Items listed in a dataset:
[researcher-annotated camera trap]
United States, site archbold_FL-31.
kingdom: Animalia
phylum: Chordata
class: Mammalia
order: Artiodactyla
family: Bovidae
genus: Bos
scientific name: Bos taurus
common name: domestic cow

TASK TO COMPLETE:
The records above must be transcribed in full, word for word.

PROBLEM SOLUTION:
[researcher-annotated camera trap]
United States, site archbold_FL-31.
kingdom: Animalia
phylum: Chordata
class: Mammalia
order: Artiodactyla
family: Bovidae
genus: Bos
scientific name: Bos taurus
common name: domestic cow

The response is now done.